Privately Learning Smooth Distributions on the Hypercube by Projections

TL;DR

This paper develops a differentially private method for estimating smooth probability densities on high-dimensional hypercubes, extending previous one-dimensional results and introducing an adaptive, privacy-preserving estimator that balances bias and variance.

Contribution

It generalizes existing results to higher dimensions and non-integer smoothness levels, and proposes a data-driven, privacy-aware adaptive estimation strategy using a modified Lepskii method.

Findings

Extends Sobolev density estimation to high dimensions and non-integer smoothness.

Introduces a privacy-aware adaptive projection estimator.

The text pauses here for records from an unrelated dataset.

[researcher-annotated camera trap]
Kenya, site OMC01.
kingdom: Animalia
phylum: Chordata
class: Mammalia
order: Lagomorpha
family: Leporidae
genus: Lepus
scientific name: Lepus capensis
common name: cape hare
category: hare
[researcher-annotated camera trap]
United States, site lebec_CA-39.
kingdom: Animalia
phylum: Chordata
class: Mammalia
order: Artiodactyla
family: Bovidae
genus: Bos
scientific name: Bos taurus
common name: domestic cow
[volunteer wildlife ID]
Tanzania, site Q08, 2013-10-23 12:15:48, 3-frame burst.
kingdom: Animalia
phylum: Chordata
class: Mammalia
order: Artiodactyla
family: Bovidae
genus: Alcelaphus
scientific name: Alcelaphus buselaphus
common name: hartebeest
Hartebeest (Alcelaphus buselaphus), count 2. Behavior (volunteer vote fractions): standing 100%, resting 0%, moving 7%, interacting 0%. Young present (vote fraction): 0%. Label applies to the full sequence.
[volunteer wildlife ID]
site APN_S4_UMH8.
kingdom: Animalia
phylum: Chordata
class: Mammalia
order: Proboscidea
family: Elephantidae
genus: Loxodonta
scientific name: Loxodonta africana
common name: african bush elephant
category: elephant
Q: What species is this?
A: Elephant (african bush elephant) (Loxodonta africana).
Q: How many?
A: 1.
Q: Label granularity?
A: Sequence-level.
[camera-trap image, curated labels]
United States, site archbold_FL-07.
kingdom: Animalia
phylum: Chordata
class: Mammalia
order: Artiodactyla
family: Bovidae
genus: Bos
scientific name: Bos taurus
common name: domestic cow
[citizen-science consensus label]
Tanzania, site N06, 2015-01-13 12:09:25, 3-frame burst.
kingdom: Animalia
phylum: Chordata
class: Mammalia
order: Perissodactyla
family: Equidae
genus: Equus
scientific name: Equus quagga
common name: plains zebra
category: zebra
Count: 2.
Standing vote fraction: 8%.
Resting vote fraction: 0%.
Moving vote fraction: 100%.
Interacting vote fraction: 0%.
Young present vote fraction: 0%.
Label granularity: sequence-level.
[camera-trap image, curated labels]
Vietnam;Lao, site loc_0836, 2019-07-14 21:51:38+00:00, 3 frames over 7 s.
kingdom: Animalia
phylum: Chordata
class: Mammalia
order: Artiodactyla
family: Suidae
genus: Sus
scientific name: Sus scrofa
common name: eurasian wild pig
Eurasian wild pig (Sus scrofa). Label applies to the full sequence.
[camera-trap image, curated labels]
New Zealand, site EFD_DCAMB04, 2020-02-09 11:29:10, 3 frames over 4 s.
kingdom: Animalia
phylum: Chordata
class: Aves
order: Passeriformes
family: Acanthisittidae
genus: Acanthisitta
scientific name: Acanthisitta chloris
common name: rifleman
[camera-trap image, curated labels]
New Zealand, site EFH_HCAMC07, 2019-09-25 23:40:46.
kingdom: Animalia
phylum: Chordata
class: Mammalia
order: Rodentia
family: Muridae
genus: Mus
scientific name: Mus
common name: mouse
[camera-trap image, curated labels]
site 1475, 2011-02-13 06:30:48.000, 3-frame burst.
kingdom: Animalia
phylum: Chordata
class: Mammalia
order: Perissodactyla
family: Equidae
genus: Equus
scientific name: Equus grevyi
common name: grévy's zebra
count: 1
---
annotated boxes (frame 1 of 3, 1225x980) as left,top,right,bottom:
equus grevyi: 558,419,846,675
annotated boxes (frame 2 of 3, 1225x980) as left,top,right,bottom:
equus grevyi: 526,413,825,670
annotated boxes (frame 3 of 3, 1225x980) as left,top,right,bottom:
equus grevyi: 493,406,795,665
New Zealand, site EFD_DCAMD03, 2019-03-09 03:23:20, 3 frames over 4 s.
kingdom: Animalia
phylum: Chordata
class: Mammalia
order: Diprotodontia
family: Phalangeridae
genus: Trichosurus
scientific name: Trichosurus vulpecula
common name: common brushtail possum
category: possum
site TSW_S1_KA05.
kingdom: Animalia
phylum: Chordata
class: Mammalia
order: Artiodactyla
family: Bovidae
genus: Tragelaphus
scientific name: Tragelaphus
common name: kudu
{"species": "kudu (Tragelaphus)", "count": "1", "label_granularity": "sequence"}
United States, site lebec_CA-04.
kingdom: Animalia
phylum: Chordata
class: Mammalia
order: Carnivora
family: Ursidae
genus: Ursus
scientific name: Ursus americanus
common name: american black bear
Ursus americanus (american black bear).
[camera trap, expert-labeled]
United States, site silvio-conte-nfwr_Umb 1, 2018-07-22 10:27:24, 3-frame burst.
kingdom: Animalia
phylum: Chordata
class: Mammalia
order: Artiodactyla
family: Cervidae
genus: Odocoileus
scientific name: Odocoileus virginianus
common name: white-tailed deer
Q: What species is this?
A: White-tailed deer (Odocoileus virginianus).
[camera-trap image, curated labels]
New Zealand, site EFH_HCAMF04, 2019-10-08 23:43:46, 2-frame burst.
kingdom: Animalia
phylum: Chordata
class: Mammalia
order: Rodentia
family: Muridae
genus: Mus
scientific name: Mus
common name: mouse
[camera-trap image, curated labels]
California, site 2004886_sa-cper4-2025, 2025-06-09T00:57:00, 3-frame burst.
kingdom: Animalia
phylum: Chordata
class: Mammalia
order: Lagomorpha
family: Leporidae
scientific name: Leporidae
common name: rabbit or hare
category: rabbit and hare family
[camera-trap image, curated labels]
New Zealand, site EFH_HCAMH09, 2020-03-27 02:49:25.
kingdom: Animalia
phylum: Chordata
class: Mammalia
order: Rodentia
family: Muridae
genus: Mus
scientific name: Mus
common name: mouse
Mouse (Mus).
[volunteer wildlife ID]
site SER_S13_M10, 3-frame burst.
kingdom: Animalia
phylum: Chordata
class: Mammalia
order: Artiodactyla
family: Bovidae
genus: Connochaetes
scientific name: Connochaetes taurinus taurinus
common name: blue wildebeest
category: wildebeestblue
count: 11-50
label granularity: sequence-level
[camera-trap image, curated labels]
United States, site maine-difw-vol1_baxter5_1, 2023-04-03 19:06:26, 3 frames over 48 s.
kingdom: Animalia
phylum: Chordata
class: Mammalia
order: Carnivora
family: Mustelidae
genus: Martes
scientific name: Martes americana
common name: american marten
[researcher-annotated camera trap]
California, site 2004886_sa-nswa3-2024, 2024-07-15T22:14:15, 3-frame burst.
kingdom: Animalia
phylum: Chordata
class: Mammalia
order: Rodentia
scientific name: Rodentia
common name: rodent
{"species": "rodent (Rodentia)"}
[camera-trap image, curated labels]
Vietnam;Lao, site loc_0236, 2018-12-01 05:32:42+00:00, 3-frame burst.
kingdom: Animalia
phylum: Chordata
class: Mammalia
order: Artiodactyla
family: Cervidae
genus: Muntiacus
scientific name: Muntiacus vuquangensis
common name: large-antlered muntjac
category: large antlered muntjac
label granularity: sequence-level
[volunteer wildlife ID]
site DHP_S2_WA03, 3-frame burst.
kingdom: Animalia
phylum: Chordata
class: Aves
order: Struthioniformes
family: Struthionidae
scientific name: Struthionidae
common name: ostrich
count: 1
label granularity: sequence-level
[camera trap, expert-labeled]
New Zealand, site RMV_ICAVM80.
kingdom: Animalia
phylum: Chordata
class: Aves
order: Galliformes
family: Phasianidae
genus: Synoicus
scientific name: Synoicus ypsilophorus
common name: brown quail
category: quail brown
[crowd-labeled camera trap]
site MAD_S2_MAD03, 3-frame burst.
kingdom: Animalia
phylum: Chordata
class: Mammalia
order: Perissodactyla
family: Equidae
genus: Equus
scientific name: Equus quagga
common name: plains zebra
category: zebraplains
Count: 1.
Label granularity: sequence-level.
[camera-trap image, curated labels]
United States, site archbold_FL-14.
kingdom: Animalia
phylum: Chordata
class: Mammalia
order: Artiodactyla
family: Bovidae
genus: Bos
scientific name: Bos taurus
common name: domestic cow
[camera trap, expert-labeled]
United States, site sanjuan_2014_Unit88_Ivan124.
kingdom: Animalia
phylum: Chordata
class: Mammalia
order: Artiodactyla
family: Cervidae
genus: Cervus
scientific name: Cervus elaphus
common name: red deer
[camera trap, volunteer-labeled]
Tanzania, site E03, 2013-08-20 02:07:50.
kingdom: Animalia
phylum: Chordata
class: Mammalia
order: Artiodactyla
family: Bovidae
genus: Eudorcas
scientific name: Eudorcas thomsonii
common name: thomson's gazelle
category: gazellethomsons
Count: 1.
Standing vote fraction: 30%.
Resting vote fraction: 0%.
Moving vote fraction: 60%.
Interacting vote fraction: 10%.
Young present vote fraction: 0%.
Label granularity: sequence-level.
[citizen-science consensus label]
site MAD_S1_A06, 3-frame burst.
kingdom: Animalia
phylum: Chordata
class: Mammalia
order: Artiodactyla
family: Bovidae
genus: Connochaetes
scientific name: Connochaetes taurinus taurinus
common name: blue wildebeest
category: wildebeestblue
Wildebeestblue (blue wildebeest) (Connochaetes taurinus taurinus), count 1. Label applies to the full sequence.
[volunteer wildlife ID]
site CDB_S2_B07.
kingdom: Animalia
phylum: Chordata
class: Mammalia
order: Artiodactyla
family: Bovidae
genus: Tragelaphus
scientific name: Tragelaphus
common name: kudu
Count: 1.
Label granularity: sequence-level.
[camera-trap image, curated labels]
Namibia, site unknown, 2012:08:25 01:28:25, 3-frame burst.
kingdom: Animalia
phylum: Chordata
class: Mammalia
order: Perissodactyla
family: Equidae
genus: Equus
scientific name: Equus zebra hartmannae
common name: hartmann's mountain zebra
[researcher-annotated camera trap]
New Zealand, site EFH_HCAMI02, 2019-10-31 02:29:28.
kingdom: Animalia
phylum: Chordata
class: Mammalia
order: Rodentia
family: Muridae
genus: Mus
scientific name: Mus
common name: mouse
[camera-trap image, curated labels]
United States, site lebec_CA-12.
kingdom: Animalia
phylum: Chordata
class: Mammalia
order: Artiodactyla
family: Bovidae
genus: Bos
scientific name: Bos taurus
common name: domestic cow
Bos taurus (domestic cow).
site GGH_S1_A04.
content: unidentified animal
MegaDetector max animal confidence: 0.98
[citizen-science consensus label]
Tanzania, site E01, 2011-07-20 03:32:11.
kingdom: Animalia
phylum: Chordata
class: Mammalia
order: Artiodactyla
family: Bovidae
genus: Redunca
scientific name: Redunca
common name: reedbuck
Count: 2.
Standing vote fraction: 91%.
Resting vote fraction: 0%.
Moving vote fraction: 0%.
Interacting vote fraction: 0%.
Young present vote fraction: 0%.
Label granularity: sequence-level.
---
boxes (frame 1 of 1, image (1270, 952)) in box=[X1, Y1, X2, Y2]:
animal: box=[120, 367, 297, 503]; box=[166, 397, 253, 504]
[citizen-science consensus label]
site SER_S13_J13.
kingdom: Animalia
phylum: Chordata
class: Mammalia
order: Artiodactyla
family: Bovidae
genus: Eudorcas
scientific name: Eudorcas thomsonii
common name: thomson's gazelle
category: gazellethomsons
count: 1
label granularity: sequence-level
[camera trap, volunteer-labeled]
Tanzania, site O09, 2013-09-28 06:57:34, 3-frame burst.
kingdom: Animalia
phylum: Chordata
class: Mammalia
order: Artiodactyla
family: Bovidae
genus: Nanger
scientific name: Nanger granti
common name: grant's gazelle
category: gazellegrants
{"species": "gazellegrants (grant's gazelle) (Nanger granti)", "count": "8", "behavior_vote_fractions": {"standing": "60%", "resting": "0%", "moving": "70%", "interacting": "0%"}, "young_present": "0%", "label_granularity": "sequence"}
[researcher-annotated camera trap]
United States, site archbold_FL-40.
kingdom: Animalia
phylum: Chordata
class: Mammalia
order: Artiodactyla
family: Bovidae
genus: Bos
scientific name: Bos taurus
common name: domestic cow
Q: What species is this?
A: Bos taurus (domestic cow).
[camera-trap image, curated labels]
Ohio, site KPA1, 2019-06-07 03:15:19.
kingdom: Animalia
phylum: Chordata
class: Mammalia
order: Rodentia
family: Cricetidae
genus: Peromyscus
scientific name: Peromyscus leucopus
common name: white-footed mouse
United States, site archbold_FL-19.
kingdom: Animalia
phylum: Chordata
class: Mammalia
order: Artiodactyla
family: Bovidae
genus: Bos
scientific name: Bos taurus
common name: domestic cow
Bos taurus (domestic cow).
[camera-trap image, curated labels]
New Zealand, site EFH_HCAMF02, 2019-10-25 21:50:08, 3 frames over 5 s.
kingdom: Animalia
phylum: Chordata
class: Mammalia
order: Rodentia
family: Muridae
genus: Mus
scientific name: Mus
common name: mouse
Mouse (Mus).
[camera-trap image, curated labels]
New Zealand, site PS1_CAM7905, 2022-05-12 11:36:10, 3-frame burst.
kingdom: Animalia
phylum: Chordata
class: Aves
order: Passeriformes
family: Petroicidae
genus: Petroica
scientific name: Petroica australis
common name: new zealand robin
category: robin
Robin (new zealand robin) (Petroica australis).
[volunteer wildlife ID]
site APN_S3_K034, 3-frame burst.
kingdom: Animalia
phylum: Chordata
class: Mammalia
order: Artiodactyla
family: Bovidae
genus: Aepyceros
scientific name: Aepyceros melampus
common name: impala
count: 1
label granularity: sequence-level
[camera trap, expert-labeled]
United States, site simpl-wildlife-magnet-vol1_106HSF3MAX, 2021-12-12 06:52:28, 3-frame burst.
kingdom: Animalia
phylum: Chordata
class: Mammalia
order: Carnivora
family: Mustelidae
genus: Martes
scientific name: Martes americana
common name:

Demonstrates improved bias-variance trade-off under differential privacy constraints.

Abstract

Fueled by the ever-increasing need for statistics that guarantee the privacy of their training sets, this article studies the centrally-private estimation of Sobolev-smooth densities of probability over the hypercube in dimension d. The contributions of this article are two-fold : Firstly, it generalizes the one dimensional results of (Lalanne et al., 2023) to non-integer levels of smoothness and to a high-dimensional setting, which is important for two reasons : it is more suited for modern learning tasks, and it allows understanding the relations between privacy, dimensionality and smoothness, which is a central question with differential privacy. Secondly, this article presents a private strategy of estimation that is data-driven (usually referred to as adaptive in Statistics) in order to privately choose an estimator that achieves a good bias-variance trade-off among a finite family of private projection estimators without prior knowledge of the ground-truth smoothness $\beta$. This is achieved by adapting the Lepskii method for private selection, by adding a new penalization term that makes the estimation privacy-aware.